What a Microsoft Acquisition of Yahoo Would Mean For Photos

Media Center Pictures

Well two days ago, in light of the woes coming from Yahoo’s earnings conference call, I suggested that maybe now was just the time to pack it up and sell the ship to Microsoft, and it seems like somebody decided to take my advice. Only joking of course.

This morning it looks like Microsoft has offered a $44.6 billion buyout offer for Yahoo! — which makes all the sense in the world for so many reasons. I’m not going to get into all of those reasons, just read Steve Ballmer’s letter for all that. Instead what I’m going to write about today is just what a Yahoo acquisition would mean for one particular area, photography.

1. Flickr comes out a clear winner. Already king of photography at Yahoo after swallowing Yahoo Photos, there is no question that Flickr would become the photosharing site of choice for Microsoft. It would be one of the crown jewels of an acquisition in fact.

More than just having more marketing muscle to push Flickr from an advertising perspective, Microsoft owns the desktop. By creating easy and convenient ways to publish your photos to Flickr directly from the Vista OS, Microsoft would push Flickr from an earlier adopter photogeek sort of site into the mainstream.

Vista already has introduced for the first time photo tagging to the masses, this would tailor well with Flickr whose photo site and especially photo search relies greatly on tagging.

2. Because of Flickr, Yahoo already has better image search than Google. People just don’t know it because, well, no one ever tries image search at Yahoo. I think with deeper pockets at Microsoft you’d see more of an emphasis placed on image search and I think you’d find interesting new ways that searching for images from the desktop would point you to Flickr. For instance, I could see Microsoft developing an option when searching for photos on your hard drive that would also point you to Flickr images. So if I was looking for a photo of a tree in my photos and couldn’t find one I wanted, the OS might suggest I search for one on Flickr as well.

3. Flickr would be better integrated in Microsoft’s Media Center platform. Media Center is slowly but surely positioning itself to be the media delivery system of the home of the future. With XBox 360 extender units, Media Center allows you to stream all of your media (TV, photos, music, videos, etc.) throughout your home.
══════════════════════════════
- [Directions for this task]:
Copy the passage of the Yahoo acquisition article between "What a Microsoft" and "joking of course.", inclusive, swapping every "Microsoft" for "Apple". The data has no connection to the article above.

- [Given material]:
══════════════════════════════
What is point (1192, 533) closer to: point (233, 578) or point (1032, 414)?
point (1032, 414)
══════════════════════════════
- [Output for this task]:
What a Apple Acquisition of Yahoo Would Mean For Photos

Media Center Pictures

Well two days ago, in light of the woes coming from Yahoo’s earnings conference call, I suggested that maybe now was just the time to pack it up and sell the ship to Apple, and it seems like somebody decided to take my advice. Only joking of course.